Anyhow, so yeah, enjoyed a successful round of That One and now have tentative plans to go shooting with That One over Thanksgiving weekend. (You see why I have to play That One at College Republican gatherings?) And now I'm starting to worry that if this guy comes any further into my life aside from a few innocuous dates and hookups, I'll have to entangle myself in yet another web of lies -- something to the tune of "anorexia? What anorexia?", followed by an inevitable separation either before or after revealing, "oh, that anorexia."
I'm not expecting to make this guy my boyfriend or anything of the sort (although he is a cutie and pretty much a 9 out of 10 when it comes to compatibility and charm). I'm just saying that this is how relationships work when I'm so mired in my eating disorder. Believe me. I have experience in this realm.
Oh, and I still haven't entirely given up on B. By which I mean, for all of my pushing him away, I still love him terribly and want to be with him. I just know no good can come of us deepening our romantic involvement when I'm this ill.
Started a new pro-recovery exercise, one which I'm sure has been done before but that I "invented" for myself without hearing about it from others. Basically I realized the number of times that I've stonewalled any sort of progress by whining, "but I'll miss my sick body if I eat that/eat more/start eating/decide to recover." I also remembered the number of times that, while at a medically acceptable weight, I have indeed missed my sick body. So what I've started to do is ask myself, "why can't I miss having a healthy body?" and, by extension, "what about having a healthy body do I miss?"
My list could go on forever.
I miss my healthy body that let me run, jump, and skip -- and not only that, but let me enjoy running, jumping, and skipping for extended periods of time.
I miss my healthy body that was able to nourish a healthy mind... one free of panic attacks, low in generalized anxiety, obsessions, and capable of being really fucking sharp.
I miss my healthy body's genuine, healthy smile and sincere laughter. I miss the energy my healthy body had to laugh.
I miss the energy my healthy body had to do anything. Period.
I miss my healthy body's sleep schedule. The way I could fall asleep at a decent hour and stay asleep all night, and wake up refreshed the next morning.
I miss my singing voice.
I miss my healthy body's ability to concentrate.
I miss my healthy body's ability to be completely cognitively present, not half-asleep or out to a lunch I'm not really eating.
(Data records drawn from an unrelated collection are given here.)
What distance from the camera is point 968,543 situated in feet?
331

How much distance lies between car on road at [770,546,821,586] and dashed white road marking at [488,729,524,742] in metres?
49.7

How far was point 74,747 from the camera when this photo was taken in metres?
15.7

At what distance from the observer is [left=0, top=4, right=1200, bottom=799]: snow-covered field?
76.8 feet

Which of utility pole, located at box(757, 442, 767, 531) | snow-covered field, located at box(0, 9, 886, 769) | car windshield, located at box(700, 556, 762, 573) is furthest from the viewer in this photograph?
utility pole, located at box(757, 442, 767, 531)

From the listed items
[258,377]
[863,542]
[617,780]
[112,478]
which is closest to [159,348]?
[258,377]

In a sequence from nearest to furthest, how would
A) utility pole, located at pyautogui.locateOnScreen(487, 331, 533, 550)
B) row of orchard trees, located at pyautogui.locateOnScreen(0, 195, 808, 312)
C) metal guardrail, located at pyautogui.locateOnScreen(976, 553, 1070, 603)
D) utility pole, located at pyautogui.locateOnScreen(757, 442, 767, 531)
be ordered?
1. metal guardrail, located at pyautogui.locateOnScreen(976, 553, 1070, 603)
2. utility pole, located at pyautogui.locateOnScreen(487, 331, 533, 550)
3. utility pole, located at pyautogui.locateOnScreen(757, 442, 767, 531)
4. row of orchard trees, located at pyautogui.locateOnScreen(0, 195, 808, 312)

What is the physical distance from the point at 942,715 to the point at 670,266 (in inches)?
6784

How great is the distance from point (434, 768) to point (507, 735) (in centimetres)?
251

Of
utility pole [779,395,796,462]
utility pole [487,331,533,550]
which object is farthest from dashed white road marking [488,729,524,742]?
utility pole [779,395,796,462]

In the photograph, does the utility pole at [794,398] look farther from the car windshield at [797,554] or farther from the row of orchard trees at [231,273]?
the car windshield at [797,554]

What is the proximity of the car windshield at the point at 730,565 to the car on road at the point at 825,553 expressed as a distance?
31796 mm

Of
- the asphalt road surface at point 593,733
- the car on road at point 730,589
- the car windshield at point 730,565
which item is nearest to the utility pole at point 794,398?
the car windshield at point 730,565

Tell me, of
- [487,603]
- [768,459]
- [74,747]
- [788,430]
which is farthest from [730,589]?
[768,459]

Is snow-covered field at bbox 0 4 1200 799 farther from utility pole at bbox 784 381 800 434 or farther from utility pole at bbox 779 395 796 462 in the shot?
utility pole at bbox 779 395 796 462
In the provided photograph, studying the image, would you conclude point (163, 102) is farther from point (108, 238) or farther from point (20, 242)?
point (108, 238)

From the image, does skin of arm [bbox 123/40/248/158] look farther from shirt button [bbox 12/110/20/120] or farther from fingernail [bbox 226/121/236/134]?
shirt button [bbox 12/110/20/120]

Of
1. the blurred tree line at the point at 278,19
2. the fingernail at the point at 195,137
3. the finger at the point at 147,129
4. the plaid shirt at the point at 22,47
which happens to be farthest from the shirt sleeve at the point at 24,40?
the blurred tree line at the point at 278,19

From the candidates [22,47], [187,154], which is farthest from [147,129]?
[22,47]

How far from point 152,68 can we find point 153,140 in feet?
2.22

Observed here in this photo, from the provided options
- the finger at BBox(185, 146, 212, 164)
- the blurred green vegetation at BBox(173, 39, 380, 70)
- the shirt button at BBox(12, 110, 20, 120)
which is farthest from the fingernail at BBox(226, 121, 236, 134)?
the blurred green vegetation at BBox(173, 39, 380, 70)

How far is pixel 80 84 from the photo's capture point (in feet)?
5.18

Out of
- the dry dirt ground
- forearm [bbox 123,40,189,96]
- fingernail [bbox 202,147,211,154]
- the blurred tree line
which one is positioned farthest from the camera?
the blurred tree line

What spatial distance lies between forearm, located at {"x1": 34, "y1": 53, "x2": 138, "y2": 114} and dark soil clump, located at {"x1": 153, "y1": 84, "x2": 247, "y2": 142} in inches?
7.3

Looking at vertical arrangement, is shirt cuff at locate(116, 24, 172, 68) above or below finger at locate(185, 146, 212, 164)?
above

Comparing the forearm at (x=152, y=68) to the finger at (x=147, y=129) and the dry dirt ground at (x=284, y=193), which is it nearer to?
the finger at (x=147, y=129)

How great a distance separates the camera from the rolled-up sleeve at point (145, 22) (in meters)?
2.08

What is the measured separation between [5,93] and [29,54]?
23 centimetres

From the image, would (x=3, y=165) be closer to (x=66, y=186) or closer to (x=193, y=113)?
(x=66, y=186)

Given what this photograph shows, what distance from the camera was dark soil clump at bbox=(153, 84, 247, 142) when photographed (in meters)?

I miss my healthy body's sense of gratitude for the little things.
I miss my healthy body's sense of closeness to God.
I miss my healthy digestive tract, the one that didn't take forever to move anything processed or prepared through my system and didn't cause immense discomfort in the process.
I miss healthy shits.
I miss my healthy body's ability to stand for more than 10 minutes without worrying if my legs are going to give out from under me.
I miss my healthy body's immune system, damn it. I haven't had one of those since fourth grade. I get sick all the time. I haven't had a fever in years. I miss having fevers when I'm sick because fevers mean that my body is strong enough to fight whatever shit is going down.
I miss my healthy body's ability to savour food.
I miss my healthy body's libido.
I miss my healthy body's ability to sustain social contact and relationships and take pleasure in them.
Every time one of these thoughts strikes me I make sure to acknowledge it mentally... when I recover -- whenever the fuck I recover -- and start to miss being sick and starved, I'll need to remind myself of all of this.
Today it just makes me sad.
I miss my healthy body's ability to write decent blog entries.